─── Excerpt to read ───

Lerøy is investing heavily in cultivating kelp through the Ocean Forest project, and the kelp it produces won’t just be used as a raw ingredient for biogas and bioenergy. It can also be turned into packaging to replace plastic and used as a source of food for both humans and animals thanks to its high content of vitamins, minerals and iodine.
The sugar kelp that will grow below the sea surface over the next months has many purposes, with one of the most important being to improve animal feed.
It turns out there are many benefits to using kelp in animal feed.
- With our last harvest, we simply ran out of kelp when demand from the international market picked up. That’s not actually surprising. Kelp is a fantastic product to use in animal feed, both for the environment and for animal health. It increases the survival rate of piglets, by improving their gut flora. We call it the yoghurt effect. Yoghurt is good for human digestion. Kelp has the same benefit for piglets, says Harald Sveier.
Using kelp in animal feed doesn’t just make financial sense, it also makes environmental sense. Putting fermented kelp in feed reduces the methane gas produced by ruminants by an impressive 30-40%. The enzyme inhibitors in the kelp reduce the production of methane gas, thus lowering greenhouse gas emissions.

─── Entries provided ───

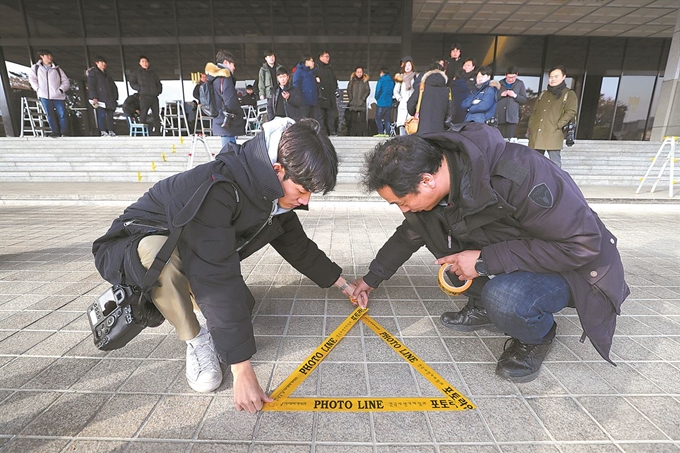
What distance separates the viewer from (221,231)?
1485mm

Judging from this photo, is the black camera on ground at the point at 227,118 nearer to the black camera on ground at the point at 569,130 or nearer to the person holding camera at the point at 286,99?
the person holding camera at the point at 286,99

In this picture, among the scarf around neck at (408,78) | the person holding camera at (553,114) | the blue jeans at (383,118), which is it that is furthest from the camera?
the blue jeans at (383,118)

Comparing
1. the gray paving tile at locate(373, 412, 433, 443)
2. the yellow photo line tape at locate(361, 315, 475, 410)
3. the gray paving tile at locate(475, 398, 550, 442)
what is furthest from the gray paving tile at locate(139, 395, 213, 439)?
the gray paving tile at locate(475, 398, 550, 442)

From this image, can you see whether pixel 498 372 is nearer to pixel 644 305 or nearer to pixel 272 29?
pixel 644 305

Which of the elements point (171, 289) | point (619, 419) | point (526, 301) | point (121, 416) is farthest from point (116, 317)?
point (619, 419)

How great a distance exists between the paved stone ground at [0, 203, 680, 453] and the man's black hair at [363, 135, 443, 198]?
3.08ft

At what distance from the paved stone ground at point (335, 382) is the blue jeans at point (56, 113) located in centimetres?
782

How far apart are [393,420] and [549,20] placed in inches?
601

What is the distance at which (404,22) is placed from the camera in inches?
445

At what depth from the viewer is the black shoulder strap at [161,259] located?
1.45m

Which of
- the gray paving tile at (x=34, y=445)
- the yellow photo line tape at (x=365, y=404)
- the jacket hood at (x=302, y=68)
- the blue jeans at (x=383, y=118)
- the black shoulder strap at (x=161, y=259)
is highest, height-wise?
the jacket hood at (x=302, y=68)

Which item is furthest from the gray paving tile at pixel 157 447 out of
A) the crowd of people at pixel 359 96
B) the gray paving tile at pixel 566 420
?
the crowd of people at pixel 359 96

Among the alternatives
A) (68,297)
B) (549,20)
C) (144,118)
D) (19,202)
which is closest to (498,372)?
(68,297)

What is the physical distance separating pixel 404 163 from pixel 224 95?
5238mm
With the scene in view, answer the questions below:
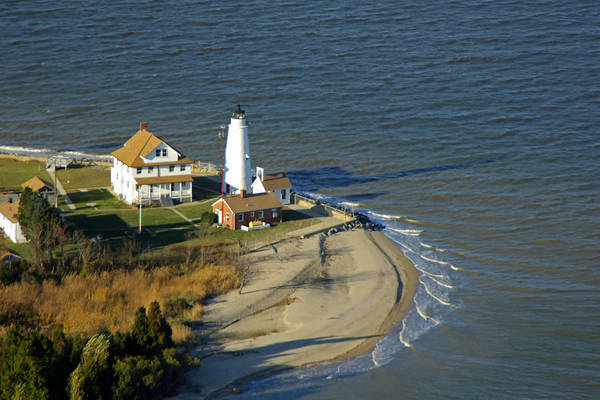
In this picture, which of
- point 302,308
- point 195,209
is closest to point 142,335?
point 302,308

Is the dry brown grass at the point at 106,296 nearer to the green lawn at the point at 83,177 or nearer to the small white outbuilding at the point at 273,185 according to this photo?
the small white outbuilding at the point at 273,185

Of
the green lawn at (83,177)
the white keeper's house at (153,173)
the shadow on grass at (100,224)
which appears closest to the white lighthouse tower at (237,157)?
the white keeper's house at (153,173)

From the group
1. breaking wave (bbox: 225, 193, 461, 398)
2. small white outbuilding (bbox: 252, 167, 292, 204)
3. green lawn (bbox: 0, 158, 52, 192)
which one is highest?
green lawn (bbox: 0, 158, 52, 192)

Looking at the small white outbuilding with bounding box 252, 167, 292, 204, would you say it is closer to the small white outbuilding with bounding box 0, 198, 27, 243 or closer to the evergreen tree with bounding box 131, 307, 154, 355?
the small white outbuilding with bounding box 0, 198, 27, 243

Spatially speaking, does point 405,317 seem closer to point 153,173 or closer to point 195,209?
point 195,209

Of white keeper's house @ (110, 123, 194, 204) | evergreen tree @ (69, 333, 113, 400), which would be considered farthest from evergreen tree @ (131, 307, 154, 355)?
white keeper's house @ (110, 123, 194, 204)

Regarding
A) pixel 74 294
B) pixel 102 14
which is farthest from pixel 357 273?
pixel 102 14
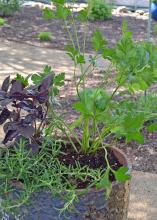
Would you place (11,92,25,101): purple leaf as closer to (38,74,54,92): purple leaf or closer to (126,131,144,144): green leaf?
(38,74,54,92): purple leaf

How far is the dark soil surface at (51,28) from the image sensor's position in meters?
7.75

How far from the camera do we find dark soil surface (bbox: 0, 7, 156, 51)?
775cm

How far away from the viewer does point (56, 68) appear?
20.4ft

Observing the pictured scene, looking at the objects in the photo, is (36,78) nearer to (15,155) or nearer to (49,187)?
(15,155)

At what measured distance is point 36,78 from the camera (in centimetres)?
242

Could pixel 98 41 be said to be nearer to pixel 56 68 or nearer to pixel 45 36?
pixel 56 68

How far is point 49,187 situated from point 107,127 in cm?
37

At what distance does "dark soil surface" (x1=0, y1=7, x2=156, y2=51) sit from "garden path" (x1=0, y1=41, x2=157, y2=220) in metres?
0.38

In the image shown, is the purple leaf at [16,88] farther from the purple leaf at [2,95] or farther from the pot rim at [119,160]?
the pot rim at [119,160]

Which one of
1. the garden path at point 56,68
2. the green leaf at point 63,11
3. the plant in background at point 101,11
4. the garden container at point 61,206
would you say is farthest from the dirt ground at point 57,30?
the garden container at point 61,206

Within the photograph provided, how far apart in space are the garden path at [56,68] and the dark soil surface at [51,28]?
0.38m

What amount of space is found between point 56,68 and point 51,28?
2.51 meters

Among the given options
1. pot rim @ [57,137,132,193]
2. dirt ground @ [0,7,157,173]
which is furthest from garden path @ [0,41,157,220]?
pot rim @ [57,137,132,193]

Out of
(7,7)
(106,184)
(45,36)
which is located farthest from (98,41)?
(7,7)
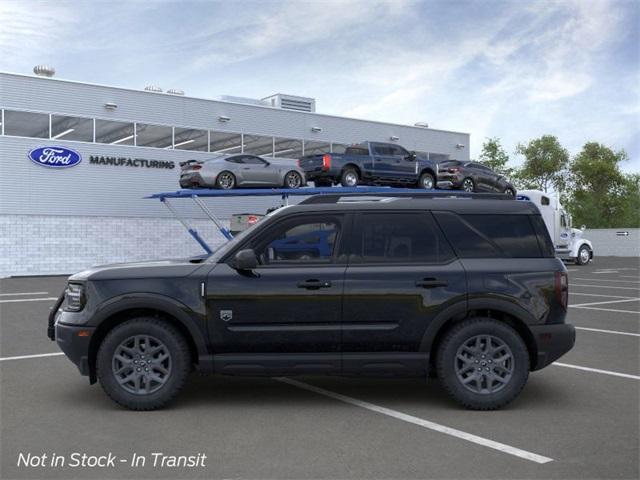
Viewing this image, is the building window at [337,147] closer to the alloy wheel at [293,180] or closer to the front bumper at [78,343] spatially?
the alloy wheel at [293,180]

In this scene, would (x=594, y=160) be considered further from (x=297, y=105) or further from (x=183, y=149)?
(x=183, y=149)

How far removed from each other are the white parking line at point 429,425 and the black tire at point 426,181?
16.7 metres

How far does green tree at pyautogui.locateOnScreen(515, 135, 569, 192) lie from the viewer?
6969 cm

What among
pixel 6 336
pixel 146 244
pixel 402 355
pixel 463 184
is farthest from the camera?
pixel 146 244

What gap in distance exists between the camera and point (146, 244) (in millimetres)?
29328

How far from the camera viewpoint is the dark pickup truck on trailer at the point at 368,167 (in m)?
21.3

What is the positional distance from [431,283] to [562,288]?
116 centimetres

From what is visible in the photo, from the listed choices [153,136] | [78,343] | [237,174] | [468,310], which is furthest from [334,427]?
[153,136]

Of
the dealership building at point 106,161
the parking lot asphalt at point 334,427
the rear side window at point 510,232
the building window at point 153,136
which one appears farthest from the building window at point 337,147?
the rear side window at point 510,232

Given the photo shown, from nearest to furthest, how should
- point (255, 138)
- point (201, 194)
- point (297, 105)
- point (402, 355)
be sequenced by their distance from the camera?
1. point (402, 355)
2. point (201, 194)
3. point (255, 138)
4. point (297, 105)

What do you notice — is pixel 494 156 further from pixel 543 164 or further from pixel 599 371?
pixel 599 371

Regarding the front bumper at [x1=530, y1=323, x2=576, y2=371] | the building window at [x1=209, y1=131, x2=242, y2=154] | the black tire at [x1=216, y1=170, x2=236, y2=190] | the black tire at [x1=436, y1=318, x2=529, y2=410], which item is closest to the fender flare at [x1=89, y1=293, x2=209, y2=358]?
the black tire at [x1=436, y1=318, x2=529, y2=410]

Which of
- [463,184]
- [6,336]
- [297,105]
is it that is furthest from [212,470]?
[297,105]

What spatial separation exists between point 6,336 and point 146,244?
19542mm
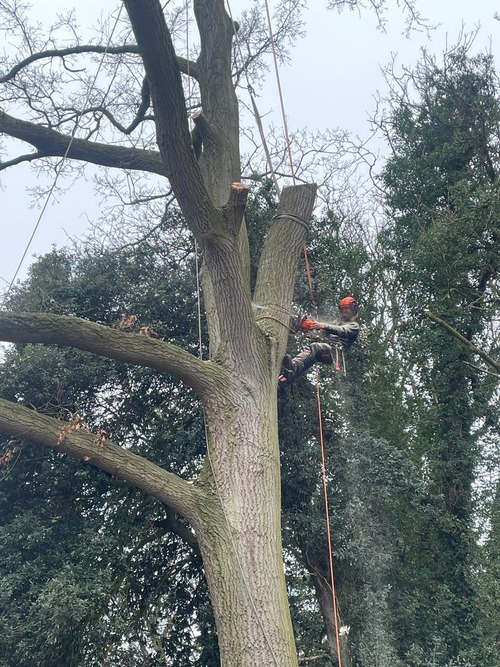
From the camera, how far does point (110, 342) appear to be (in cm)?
381

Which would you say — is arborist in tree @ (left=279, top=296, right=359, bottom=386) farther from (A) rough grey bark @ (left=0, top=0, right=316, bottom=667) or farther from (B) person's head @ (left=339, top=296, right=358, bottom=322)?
(A) rough grey bark @ (left=0, top=0, right=316, bottom=667)

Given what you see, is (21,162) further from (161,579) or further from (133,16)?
(161,579)

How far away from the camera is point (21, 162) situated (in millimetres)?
6039

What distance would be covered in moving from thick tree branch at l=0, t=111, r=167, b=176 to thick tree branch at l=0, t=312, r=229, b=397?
81.2 inches

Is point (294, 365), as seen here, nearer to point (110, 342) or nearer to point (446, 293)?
point (110, 342)

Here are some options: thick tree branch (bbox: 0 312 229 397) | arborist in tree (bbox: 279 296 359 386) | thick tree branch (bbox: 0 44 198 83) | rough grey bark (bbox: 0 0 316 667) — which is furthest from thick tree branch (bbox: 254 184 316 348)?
thick tree branch (bbox: 0 44 198 83)

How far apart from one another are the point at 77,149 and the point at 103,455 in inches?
117

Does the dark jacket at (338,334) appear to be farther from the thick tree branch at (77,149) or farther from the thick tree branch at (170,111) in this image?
the thick tree branch at (77,149)

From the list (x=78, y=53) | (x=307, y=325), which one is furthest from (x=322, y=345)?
(x=78, y=53)

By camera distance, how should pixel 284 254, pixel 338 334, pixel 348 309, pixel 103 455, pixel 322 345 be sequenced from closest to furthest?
pixel 103 455 < pixel 284 254 < pixel 322 345 < pixel 338 334 < pixel 348 309

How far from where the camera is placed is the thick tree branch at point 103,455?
3738 millimetres

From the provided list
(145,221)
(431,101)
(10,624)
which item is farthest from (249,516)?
(431,101)

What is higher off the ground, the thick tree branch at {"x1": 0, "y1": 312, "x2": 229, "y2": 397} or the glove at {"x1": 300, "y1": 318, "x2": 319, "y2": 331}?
the glove at {"x1": 300, "y1": 318, "x2": 319, "y2": 331}

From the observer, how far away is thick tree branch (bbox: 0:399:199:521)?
374 cm
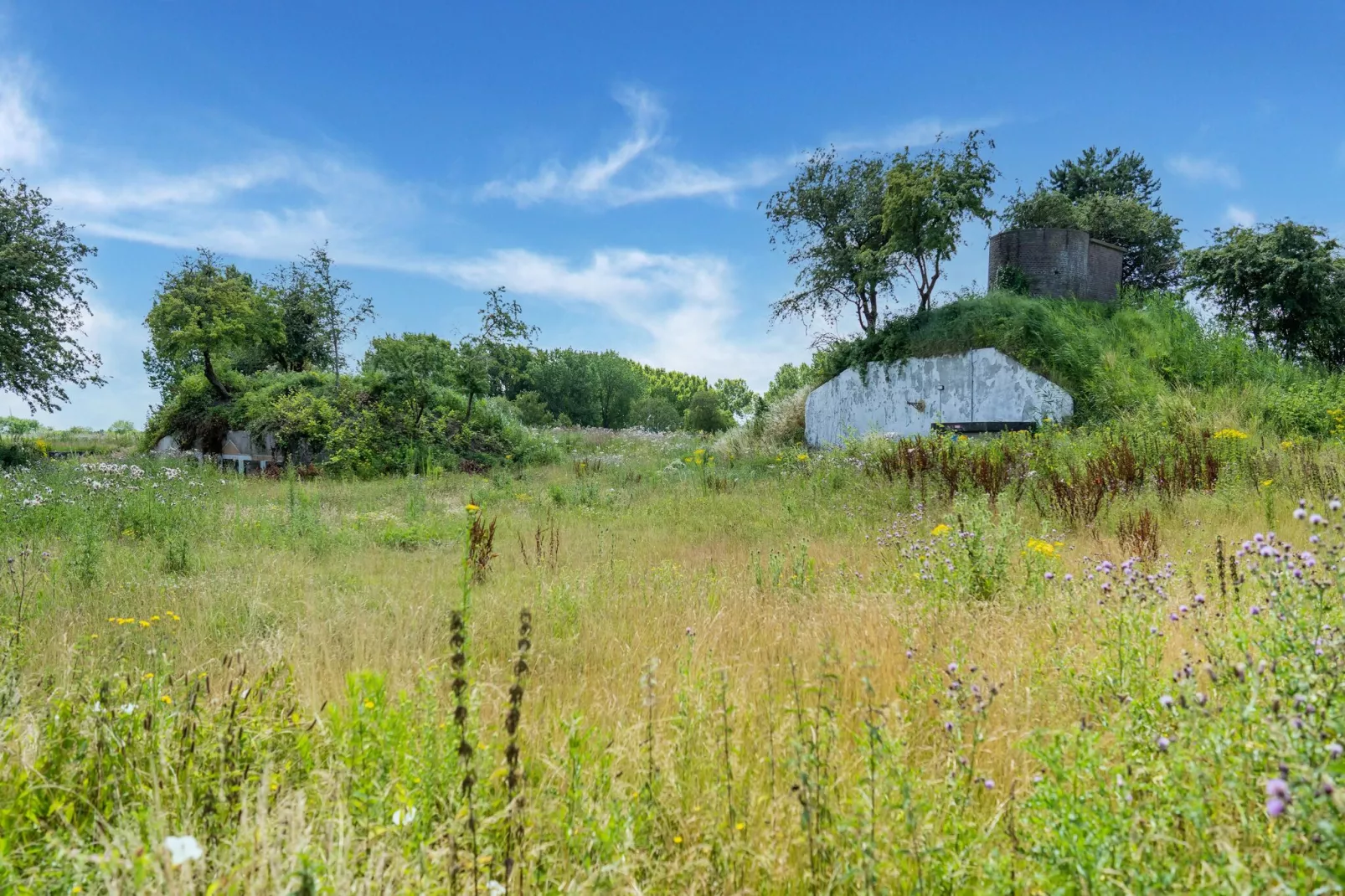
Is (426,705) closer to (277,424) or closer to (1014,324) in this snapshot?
(1014,324)

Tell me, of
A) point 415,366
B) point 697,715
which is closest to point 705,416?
point 415,366

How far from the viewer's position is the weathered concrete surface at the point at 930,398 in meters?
16.3

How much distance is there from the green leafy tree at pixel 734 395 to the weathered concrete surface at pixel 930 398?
59117 mm

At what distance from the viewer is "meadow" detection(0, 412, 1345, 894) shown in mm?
1535

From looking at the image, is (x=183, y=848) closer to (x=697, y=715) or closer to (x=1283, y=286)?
(x=697, y=715)

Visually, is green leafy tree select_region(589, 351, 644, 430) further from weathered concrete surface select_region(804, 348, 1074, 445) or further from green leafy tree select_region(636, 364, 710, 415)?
weathered concrete surface select_region(804, 348, 1074, 445)

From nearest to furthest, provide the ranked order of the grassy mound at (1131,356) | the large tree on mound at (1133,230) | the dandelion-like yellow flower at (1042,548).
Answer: the dandelion-like yellow flower at (1042,548), the grassy mound at (1131,356), the large tree on mound at (1133,230)

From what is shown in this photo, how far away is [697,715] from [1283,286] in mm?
24496

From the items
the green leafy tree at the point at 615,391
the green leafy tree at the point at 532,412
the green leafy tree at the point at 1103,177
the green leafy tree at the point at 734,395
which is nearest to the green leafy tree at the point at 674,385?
the green leafy tree at the point at 734,395

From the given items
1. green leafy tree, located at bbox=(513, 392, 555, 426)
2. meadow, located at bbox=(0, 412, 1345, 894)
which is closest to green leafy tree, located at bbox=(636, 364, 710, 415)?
green leafy tree, located at bbox=(513, 392, 555, 426)

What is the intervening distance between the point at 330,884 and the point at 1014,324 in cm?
1847

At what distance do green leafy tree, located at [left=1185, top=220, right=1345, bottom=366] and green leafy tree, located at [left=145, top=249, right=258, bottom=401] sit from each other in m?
30.5

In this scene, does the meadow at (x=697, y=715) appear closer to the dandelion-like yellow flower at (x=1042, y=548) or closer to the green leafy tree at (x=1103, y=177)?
the dandelion-like yellow flower at (x=1042, y=548)

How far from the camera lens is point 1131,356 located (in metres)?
16.5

───

■ Using the information:
1. In the passage on Lerøy's kelp cultivation, switch "sugar kelp" to "winged kelp" and write out the text starting at "The sugar kelp" and ending at "improve animal feed.".
2. According to the passage on Lerøy's kelp cultivation, why does adding fermented kelp to feed lower greenhouse gas emissions? Answer in one to three sentences.
3. Carry on the passage about Lerøy's kelp cultivation from its final sentence.

■ Responses for each task:
1.
The winged kelp that will grow below the sea surface over the next months has many purposes, with one of the most important being to improve animal feed.

2. Enzyme inhibitors in the kelp reduce how much methane gas ruminants produce. The reduction is 30-40%, and less methane means lower greenhouse gas emissions.

3.
Ruminants are currently responsible for the majority of greenhouse gas emissions produced by farm animals, which represents a major environmental challenge.
- Using kelp significantly cuts emissions, which is important for the planet. In other words, it makes animal feed climate-friendly, says Sveier.
Ocean Forest makes aquaculture greener, and it has enormous potential for the future. Or as Sveier puts it:
- It’s hard to imagine a more sustainable method of production, as it doesn’t use any fresh water, pesticides, fertilizers or land. Also remember that kelp absorbs six times as much CO2 as the Amazon rainforest, as well as phosphorus and nitrogen.
The cuttings that are put into the water are two millimetres long, but when they are pulled out of the water in spring they will be up to two metres long. They are harvested before they become contaminated by other species attaching themselves to the leaves, so they are completely clean when they are sent on to the next stage of production.